╔══

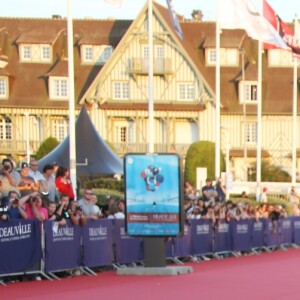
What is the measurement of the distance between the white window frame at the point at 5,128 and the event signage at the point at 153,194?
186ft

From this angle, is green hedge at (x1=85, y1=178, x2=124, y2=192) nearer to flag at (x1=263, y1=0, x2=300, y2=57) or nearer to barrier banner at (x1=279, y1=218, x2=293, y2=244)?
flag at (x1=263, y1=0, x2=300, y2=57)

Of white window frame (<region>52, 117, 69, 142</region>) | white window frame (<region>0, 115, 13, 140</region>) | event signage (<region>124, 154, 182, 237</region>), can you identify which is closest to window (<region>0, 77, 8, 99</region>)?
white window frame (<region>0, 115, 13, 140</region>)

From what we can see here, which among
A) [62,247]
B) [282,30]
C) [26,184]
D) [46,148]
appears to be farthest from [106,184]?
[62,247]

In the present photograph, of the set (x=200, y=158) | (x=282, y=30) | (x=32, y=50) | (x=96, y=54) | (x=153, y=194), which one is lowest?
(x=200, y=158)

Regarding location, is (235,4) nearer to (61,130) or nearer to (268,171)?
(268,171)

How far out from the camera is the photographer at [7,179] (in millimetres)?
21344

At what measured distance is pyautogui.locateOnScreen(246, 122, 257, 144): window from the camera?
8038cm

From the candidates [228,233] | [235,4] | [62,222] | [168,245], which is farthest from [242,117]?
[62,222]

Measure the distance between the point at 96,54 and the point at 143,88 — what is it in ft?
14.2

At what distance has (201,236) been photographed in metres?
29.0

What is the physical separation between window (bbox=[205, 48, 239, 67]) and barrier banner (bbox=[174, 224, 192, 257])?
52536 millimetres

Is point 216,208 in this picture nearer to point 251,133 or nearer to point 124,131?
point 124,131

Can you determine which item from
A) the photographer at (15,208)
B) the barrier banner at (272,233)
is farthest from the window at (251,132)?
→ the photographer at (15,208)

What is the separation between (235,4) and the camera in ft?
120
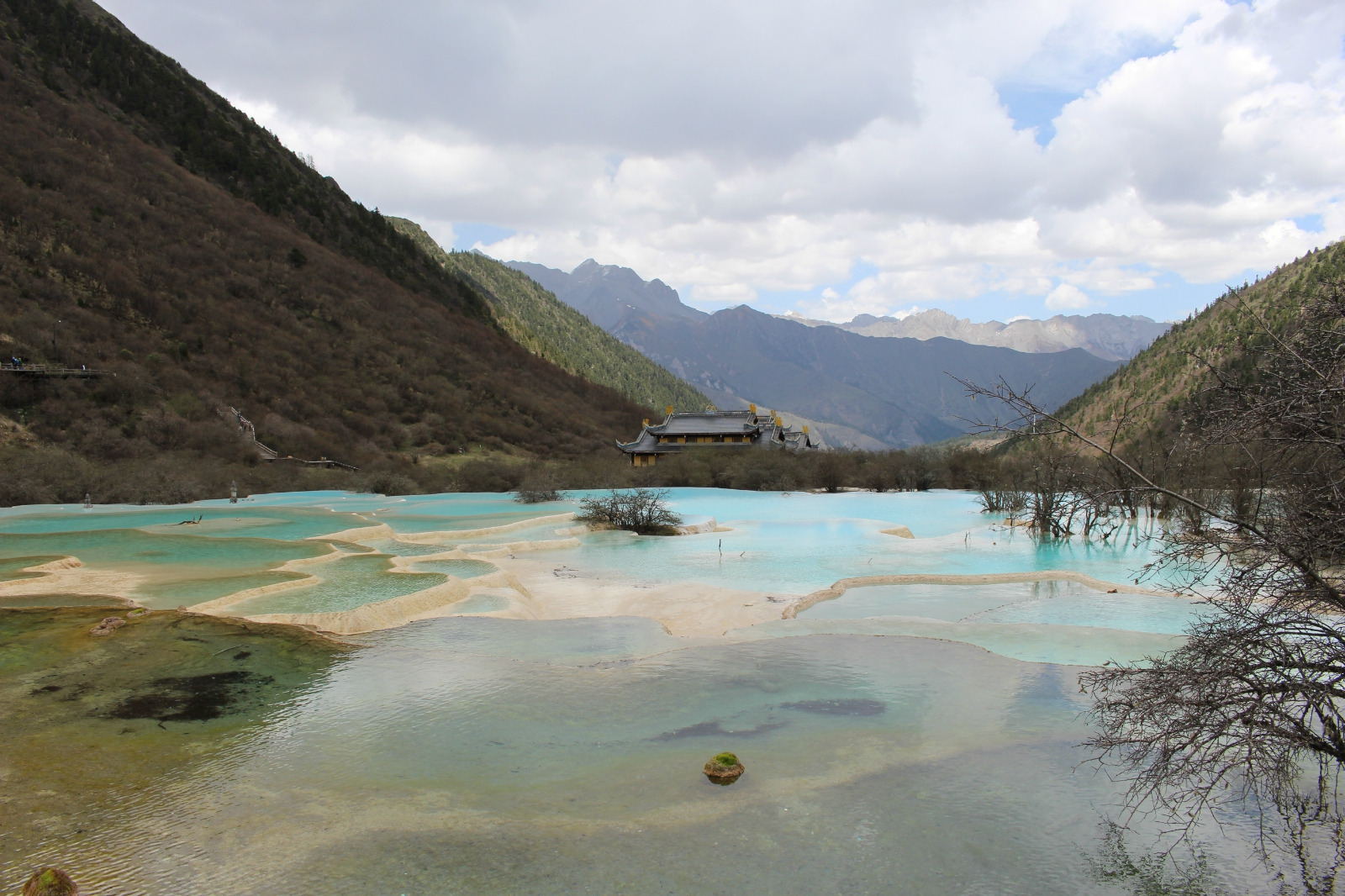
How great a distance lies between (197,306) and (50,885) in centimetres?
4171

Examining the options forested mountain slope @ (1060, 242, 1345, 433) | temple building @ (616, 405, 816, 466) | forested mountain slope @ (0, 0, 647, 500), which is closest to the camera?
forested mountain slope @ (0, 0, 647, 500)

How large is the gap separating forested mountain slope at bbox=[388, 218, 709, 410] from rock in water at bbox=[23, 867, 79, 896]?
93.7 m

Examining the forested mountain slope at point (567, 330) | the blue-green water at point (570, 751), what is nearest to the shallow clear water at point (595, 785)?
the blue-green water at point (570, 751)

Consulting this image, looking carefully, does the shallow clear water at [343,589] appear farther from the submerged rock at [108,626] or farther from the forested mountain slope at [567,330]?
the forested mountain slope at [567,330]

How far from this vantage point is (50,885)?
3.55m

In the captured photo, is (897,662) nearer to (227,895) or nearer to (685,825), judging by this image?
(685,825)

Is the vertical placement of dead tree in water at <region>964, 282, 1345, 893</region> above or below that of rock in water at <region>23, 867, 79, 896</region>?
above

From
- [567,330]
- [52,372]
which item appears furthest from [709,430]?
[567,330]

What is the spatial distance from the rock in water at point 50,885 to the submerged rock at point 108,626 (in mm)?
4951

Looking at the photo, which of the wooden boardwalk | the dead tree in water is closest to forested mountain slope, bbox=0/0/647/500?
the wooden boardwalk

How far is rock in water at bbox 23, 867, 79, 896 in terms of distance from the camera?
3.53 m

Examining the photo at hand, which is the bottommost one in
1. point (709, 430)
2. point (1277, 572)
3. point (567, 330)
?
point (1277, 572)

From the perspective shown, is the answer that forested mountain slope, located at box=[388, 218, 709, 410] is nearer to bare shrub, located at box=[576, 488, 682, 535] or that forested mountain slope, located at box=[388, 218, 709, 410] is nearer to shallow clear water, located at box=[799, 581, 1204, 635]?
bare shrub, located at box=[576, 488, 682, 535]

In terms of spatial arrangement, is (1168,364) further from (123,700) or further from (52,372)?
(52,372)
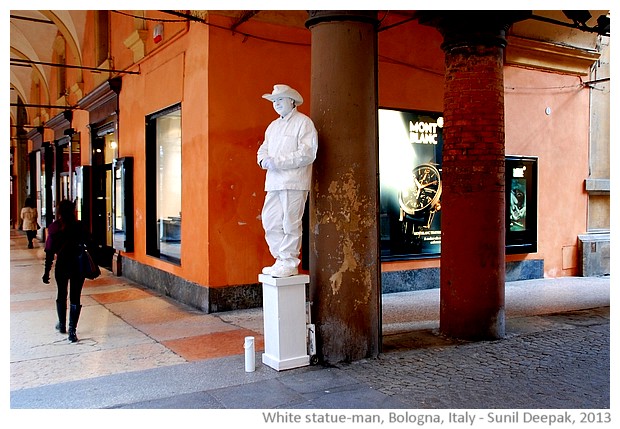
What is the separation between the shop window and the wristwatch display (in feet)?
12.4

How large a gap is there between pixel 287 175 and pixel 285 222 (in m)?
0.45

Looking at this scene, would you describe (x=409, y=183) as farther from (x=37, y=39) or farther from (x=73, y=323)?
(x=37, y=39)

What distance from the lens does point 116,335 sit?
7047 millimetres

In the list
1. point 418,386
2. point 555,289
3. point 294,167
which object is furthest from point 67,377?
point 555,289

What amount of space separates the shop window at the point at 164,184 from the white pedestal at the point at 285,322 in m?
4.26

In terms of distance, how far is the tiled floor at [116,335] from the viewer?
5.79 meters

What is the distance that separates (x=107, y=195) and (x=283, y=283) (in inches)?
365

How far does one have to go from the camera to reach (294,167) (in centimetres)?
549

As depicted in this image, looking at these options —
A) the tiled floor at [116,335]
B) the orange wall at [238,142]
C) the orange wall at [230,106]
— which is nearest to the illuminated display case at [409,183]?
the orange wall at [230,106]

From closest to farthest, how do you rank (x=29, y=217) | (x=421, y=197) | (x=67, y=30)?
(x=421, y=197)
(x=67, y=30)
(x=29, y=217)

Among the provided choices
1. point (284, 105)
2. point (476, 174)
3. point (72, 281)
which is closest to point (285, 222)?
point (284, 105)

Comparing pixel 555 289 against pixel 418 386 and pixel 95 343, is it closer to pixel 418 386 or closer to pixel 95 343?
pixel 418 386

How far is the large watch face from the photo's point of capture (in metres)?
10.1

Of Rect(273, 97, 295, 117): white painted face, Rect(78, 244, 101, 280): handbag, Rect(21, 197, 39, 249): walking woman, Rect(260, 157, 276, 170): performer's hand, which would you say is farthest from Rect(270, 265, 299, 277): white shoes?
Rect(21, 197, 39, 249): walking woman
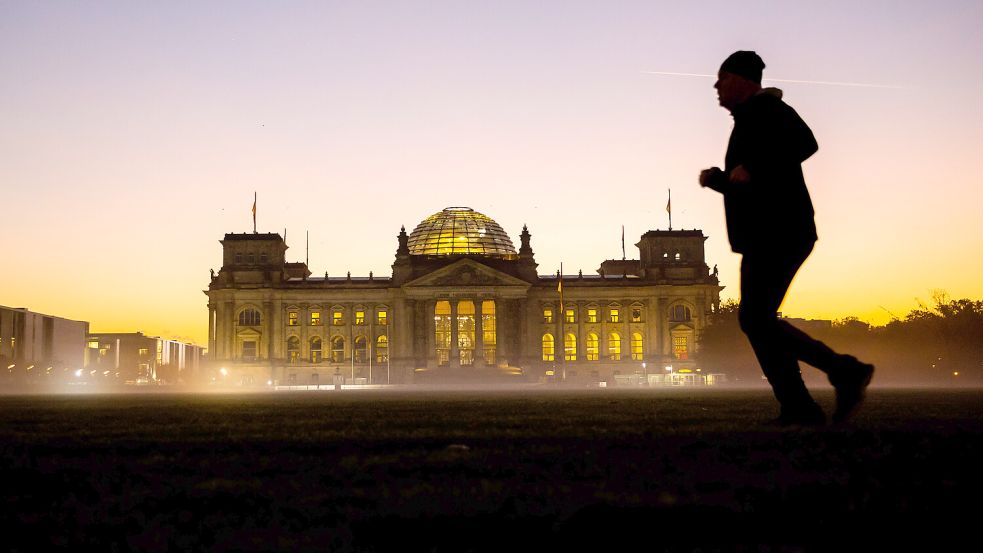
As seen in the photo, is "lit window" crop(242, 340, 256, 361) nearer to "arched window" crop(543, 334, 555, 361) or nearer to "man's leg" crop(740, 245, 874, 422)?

╚══

Task prompt:
Can you reproduce the entire listing above word for word, leaving out the pictures?

Reply to the exercise:
What is the measurement of the distance between the white window frame at the point at 5,128 and the event signage at the point at 153,194?
186ft

From this angle, is green hedge at (x1=85, y1=178, x2=124, y2=192) nearer to flag at (x1=263, y1=0, x2=300, y2=57) or nearer to barrier banner at (x1=279, y1=218, x2=293, y2=244)?
flag at (x1=263, y1=0, x2=300, y2=57)

Of white window frame (<region>52, 117, 69, 142</region>) | white window frame (<region>0, 115, 13, 140</region>) | event signage (<region>124, 154, 182, 237</region>), can you identify which is closest to window (<region>0, 77, 8, 99</region>)?
white window frame (<region>0, 115, 13, 140</region>)

From what we can see here, which among
A) [62,247]
B) [282,30]
C) [26,184]
D) [46,148]
appears to be farthest from [106,184]?
[62,247]

In the present photograph, of the set (x=200, y=158) | (x=282, y=30) | (x=32, y=50) | (x=96, y=54) | (x=153, y=194), which one is lowest?
(x=200, y=158)

Regarding location, is (235,4) nearer to (61,130) or nearer to (268,171)?
(268,171)

How far out from the camera is the photographer at [7,179] (in millimetres)?
21344

At what measured distance is pyautogui.locateOnScreen(246, 122, 257, 144): window from the camera?
8038cm

From the candidates [228,233] | [235,4] | [62,222] | [168,245], which is farthest from [242,117]?
[62,222]

Measure the distance between the point at 96,54 and the point at 143,88 — what is it in ft?
14.2

At what distance has (201,236) been photographed in metres?
29.0

What is the physical separation between window (bbox=[205, 48, 239, 67]) and barrier banner (bbox=[174, 224, 192, 257])?
52536 millimetres

Is point 216,208 in this picture nearer to point 251,133 or nearer to point 124,131?
point 124,131

Can you determine which item from
A) the photographer at (15,208)
B) the barrier banner at (272,233)
is farthest from the window at (251,132)?
→ the photographer at (15,208)

What is the separation between (235,4) and the camera in ft?
120
How great a distance lies between (197,306) and (50,885) in centimetres?
4171

Examining the options forested mountain slope @ (1060, 242, 1345, 433) | temple building @ (616, 405, 816, 466) | forested mountain slope @ (0, 0, 647, 500), which is closest to the camera?
forested mountain slope @ (0, 0, 647, 500)

How large is the gap separating forested mountain slope at bbox=[388, 218, 709, 410] from rock in water at bbox=[23, 867, 79, 896]?
93.7 m

Examining the forested mountain slope at point (567, 330) | the blue-green water at point (570, 751), what is nearest to the shallow clear water at point (595, 785)?
the blue-green water at point (570, 751)

Consulting this image, looking carefully, does the shallow clear water at [343,589] appear farther from the submerged rock at [108,626] or farther from the forested mountain slope at [567,330]?
the forested mountain slope at [567,330]

How far from this vantage point is (50,885)?
3.55m

In the captured photo, is (897,662) nearer to (227,895) or nearer to (685,825), judging by this image?
(685,825)

Is the vertical placement of dead tree in water at <region>964, 282, 1345, 893</region> above or below that of rock in water at <region>23, 867, 79, 896</region>?
above

From
- [567,330]
- [52,372]
which item appears furthest from [709,430]?
[567,330]

What is the spatial distance from the rock in water at point 50,885 to the submerged rock at point 108,626 (in mm)?
4951

Looking at the photo, which of the wooden boardwalk | the dead tree in water is closest to forested mountain slope, bbox=0/0/647/500?
the wooden boardwalk

How far is rock in water at bbox 23, 867, 79, 896 in terms of distance from the camera?
3.53 m

Examining the photo at hand, which is the bottommost one in
1. point (709, 430)
2. point (1277, 572)
3. point (567, 330)
?
point (1277, 572)

From the perspective shown, is the answer that forested mountain slope, located at box=[388, 218, 709, 410] is nearer to bare shrub, located at box=[576, 488, 682, 535] or that forested mountain slope, located at box=[388, 218, 709, 410] is nearer to shallow clear water, located at box=[799, 581, 1204, 635]?
bare shrub, located at box=[576, 488, 682, 535]

In terms of spatial arrangement, is (1168,364) further from (123,700) or further from (52,372)?
(52,372)
What is the separation between the shop window and the wristwatch display (in feet)?
12.4

How large a gap is there between pixel 287 175 and pixel 285 222 (in m)?
0.45

Looking at this scene, would you describe (x=409, y=183) as farther from (x=37, y=39) or farther from (x=73, y=323)?
(x=37, y=39)

What distance from the lens does point 116,335 sit?
7047 millimetres

In the list
1. point 418,386
2. point 555,289
3. point 294,167
which object is furthest from point 67,377?
point 555,289

What amount of space separates the shop window at the point at 164,184 from the white pedestal at the point at 285,322 in m?
4.26

In terms of distance, how far is the tiled floor at [116,335] from the viewer?
5.79 meters

What is the distance that separates (x=107, y=195) and (x=283, y=283) (in inches)?
365

How far does one have to go from the camera to reach (294,167) (in centimetres)?
549

As depicted in this image, looking at these options —
A) the tiled floor at [116,335]
B) the orange wall at [238,142]
C) the orange wall at [230,106]
— which is nearest to the illuminated display case at [409,183]?
the orange wall at [230,106]

From closest to farthest, how do you rank (x=29, y=217) | (x=421, y=197) | (x=67, y=30)?
(x=421, y=197)
(x=67, y=30)
(x=29, y=217)

Among the provided choices
1. point (284, 105)
2. point (476, 174)
3. point (72, 281)
which is closest to point (285, 222)?
point (284, 105)

Comparing pixel 555 289 against pixel 418 386 and pixel 95 343, is it closer to pixel 418 386 or closer to pixel 95 343?
pixel 418 386

How far is the large watch face from the photo's point of capture (in metres)?
10.1

Of Rect(273, 97, 295, 117): white painted face, Rect(78, 244, 101, 280): handbag, Rect(21, 197, 39, 249): walking woman, Rect(260, 157, 276, 170): performer's hand, which would you say is farthest from Rect(270, 265, 299, 277): white shoes?
Rect(21, 197, 39, 249): walking woman
As seen in the photo, is "lit window" crop(242, 340, 256, 361) nearer to "arched window" crop(543, 334, 555, 361) or nearer to "man's leg" crop(740, 245, 874, 422)?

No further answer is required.